Much has been learned in recent years about the molecular mechanisms involved in the carcinogenic processes of these tumors. This is of the utmost importance, given that such knowledge is revolutionizing therapeutic approaches, enabling targeted treatments that are more efficacious in determined groups of cancers with specific alterations in some pathways instead of others the so-called precision medicine.

Colorectal cancer develops through a process of numerous stages, known as the adenoma-carcinoma sequence, proposed by Fearon and Vogelstein more than two decades ago.4 During this process, genetic and epigenetic alterations accumulate in genes that are crucial for controlling cell growth and differentiation. Genomic instability is characteristic of colorectal cancer and affects the entire genome, implying the loss of DNA integrity, which accelerates the process of mutation accumulation. This instability can be chromosomal (CIN) or involve microsatellites (MSI). Tumors with CIN are the most common and present with loss of heterozygosity, frequent cytogenetic alterations, and allelic loss.5 This process is known as the suppressor pathway of colorectal cancer. Tumors that present with CIN also show inactivation of oncosuppressor genes such as APC, p53, DCC, SMAD2, and SMAD4. However, the genes that enable this instability are not yet well established. Tumors with MSI develop as a result of the disruption of the DNA mismatch repair (MMR) system. The function of the proteins encoded by the genes of this system (MLH1, MSH2, MSH3, MSH6, PMS2) is to repair the mismatches between bases that are habitually and periodically produced during DNA replication.6 When these genes do not function, mutations accumulate along the genome, especially in repetitive nucleotide sequences known as microsatellites.

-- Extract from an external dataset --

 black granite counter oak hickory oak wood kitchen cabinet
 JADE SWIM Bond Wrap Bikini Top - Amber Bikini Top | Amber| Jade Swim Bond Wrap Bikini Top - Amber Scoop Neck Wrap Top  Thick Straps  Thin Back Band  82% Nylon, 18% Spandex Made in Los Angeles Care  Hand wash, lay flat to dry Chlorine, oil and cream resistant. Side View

They are located in non-encoding regions and also in gene-codifying sequences such as IGFR2, TGFβR2, BAX, or MSH6 that control important cell mechanisms. In the large majority of cases, the presence of MSI is due to hypermethylation of the MLH1 promoter gene with the subsequent inactivation of gene transcription and the loss of protein expression.7MLH1 methylation alteration is one of the most solid proves of the involvement of an epigenetic defect in the development of CRC and is responsible for 80% of the cases of MSI.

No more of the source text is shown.